- _STATED GOAL_
Pick out every line in the material below that contains the word "beige", treating uppercase and lowercase as different, and copy each of those lines.

- _DATA EXTRACT_
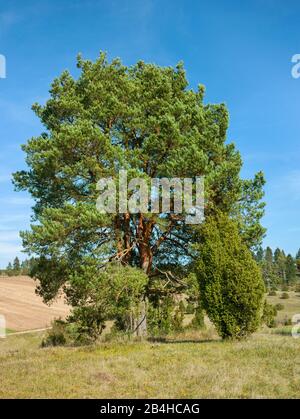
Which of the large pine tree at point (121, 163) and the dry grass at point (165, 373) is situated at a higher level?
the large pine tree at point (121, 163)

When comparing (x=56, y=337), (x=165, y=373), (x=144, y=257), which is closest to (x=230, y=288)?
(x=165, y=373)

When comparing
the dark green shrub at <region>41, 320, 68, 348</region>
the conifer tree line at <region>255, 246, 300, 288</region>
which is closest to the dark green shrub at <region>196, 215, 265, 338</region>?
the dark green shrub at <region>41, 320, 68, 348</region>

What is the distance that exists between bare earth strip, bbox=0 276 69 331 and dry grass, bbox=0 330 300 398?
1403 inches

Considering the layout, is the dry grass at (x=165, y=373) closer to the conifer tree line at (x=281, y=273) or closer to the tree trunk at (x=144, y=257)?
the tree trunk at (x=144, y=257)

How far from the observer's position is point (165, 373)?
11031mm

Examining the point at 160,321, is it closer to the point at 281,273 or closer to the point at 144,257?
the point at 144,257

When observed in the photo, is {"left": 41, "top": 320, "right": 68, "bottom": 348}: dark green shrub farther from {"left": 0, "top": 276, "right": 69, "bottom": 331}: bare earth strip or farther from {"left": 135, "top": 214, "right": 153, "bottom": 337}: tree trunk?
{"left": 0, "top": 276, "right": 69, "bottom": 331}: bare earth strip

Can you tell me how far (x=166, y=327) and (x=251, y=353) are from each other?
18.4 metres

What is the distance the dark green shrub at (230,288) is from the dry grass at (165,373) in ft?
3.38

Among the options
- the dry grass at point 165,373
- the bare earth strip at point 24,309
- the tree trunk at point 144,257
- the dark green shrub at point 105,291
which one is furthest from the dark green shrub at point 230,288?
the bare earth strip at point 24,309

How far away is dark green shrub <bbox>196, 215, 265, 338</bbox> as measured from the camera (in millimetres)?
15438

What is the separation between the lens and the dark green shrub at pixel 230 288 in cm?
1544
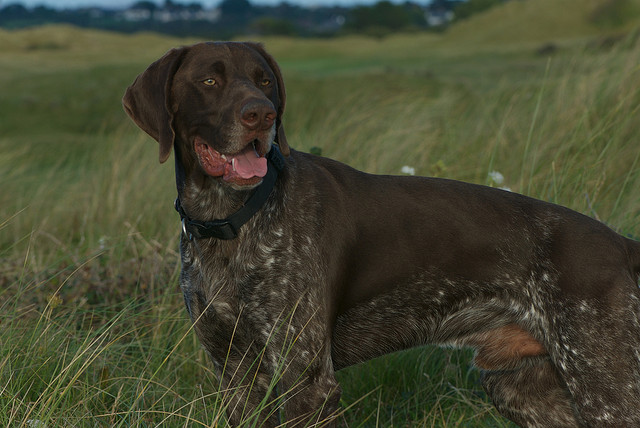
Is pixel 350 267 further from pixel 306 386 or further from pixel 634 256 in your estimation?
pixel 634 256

---

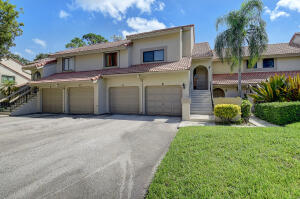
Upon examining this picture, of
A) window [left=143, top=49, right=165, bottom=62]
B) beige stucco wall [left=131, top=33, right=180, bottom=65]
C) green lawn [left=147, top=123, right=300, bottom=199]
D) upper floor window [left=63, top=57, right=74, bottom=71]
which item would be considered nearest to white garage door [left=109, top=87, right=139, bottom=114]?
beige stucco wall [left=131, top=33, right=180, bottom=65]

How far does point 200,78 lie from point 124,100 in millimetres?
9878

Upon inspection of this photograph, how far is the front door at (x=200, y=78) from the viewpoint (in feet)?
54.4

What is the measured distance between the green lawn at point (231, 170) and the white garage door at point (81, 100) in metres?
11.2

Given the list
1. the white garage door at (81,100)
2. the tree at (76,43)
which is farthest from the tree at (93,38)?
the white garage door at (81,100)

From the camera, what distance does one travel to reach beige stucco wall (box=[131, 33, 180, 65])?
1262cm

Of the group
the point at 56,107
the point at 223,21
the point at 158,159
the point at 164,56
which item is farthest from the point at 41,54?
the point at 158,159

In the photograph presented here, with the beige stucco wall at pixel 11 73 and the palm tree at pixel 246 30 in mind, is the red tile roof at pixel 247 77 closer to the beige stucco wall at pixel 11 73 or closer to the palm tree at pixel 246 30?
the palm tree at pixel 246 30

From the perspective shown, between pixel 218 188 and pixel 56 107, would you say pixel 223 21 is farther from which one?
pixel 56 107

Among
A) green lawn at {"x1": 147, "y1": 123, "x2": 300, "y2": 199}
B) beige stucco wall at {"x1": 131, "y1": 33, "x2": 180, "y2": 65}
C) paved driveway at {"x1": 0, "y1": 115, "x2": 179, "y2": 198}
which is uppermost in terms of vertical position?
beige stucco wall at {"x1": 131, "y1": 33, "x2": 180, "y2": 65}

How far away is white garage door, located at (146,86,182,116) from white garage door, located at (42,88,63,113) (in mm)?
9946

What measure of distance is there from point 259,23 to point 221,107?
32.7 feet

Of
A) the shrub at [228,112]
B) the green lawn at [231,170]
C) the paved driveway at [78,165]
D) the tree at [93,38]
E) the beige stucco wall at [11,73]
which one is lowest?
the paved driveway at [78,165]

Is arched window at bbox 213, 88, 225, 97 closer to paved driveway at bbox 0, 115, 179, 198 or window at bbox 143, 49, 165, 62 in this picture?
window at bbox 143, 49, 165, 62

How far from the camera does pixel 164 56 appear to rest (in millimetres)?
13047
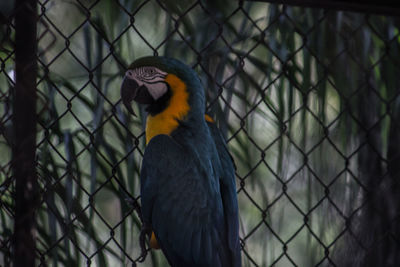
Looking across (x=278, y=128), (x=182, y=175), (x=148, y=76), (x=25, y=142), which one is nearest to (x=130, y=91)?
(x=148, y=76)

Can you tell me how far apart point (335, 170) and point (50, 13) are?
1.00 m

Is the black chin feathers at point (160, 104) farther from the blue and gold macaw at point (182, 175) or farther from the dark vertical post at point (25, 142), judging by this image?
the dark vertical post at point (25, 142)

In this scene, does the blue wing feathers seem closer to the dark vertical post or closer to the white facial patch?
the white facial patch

- _COMPLETE RESPONSE_
B) beige stucco wall [left=131, top=33, right=180, bottom=65]
beige stucco wall [left=131, top=33, right=180, bottom=65]
From the camera, what distance does one travel to reach beige stucco wall (box=[131, 33, 180, 65])?
In the photograph presented here, with the beige stucco wall at pixel 11 73 and the palm tree at pixel 246 30 in mind, is the red tile roof at pixel 247 77 closer to the beige stucco wall at pixel 11 73 or closer to the palm tree at pixel 246 30?
B) beige stucco wall at {"x1": 131, "y1": 33, "x2": 180, "y2": 65}
beige stucco wall at {"x1": 131, "y1": 33, "x2": 180, "y2": 65}
E) the beige stucco wall at [11,73]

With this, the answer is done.